2. Dapat mengganggu kerja bakterisidal penisilin.
3. Dapat mempotensiasi efek antikoagulan.
4. Dapat mengurangi kemanjuran kontrasepsi oral.
5. Efek nefrotoksik dapat diperburuk oleh diuretik atau obat nefrotoksik lainnya.
6. Dapat meningkatkan efek hipoglikemik insulin dan sulfonilurea pada pasien Diabetes Melitus.

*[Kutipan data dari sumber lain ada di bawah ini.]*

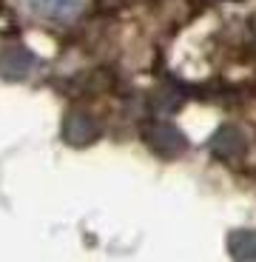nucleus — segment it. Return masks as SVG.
Here are the masks:
<instances>
[{
    "instance_id": "1",
    "label": "nucleus",
    "mask_w": 256,
    "mask_h": 262,
    "mask_svg": "<svg viewBox=\"0 0 256 262\" xmlns=\"http://www.w3.org/2000/svg\"><path fill=\"white\" fill-rule=\"evenodd\" d=\"M34 14L40 17H52V20H66L72 14L80 12L83 0H23Z\"/></svg>"
},
{
    "instance_id": "2",
    "label": "nucleus",
    "mask_w": 256,
    "mask_h": 262,
    "mask_svg": "<svg viewBox=\"0 0 256 262\" xmlns=\"http://www.w3.org/2000/svg\"><path fill=\"white\" fill-rule=\"evenodd\" d=\"M148 143H151V148L154 151H159V154H179V151L185 148V140H182V134L179 131H174L171 125H157V128L148 134Z\"/></svg>"
},
{
    "instance_id": "3",
    "label": "nucleus",
    "mask_w": 256,
    "mask_h": 262,
    "mask_svg": "<svg viewBox=\"0 0 256 262\" xmlns=\"http://www.w3.org/2000/svg\"><path fill=\"white\" fill-rule=\"evenodd\" d=\"M228 248L239 262H253L256 259V231H234L228 239Z\"/></svg>"
}]
</instances>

7. Dapat meningkatkan efek toksik alkaloid dan metotreksat ergot.

Kategori Kehamilan
Badan Pengawas Obat dan Makanan Amerika Serikat (FDA) mengkategorikan Tetrin Kapsul ke dalam Kategori D:
Ada bukti positif risiko pada janin manusia, tetapi manfaat obat jika digunakan pada wanita hamil dapat diterima meskipun ada risiko (misalnya, jika obat tersebut diperlukan dalam situasi yang mengancam jiwa atau untuk penyakit serius dimana obat-obatan yang lebih aman tidak dapat digunakan atau tidak efektif).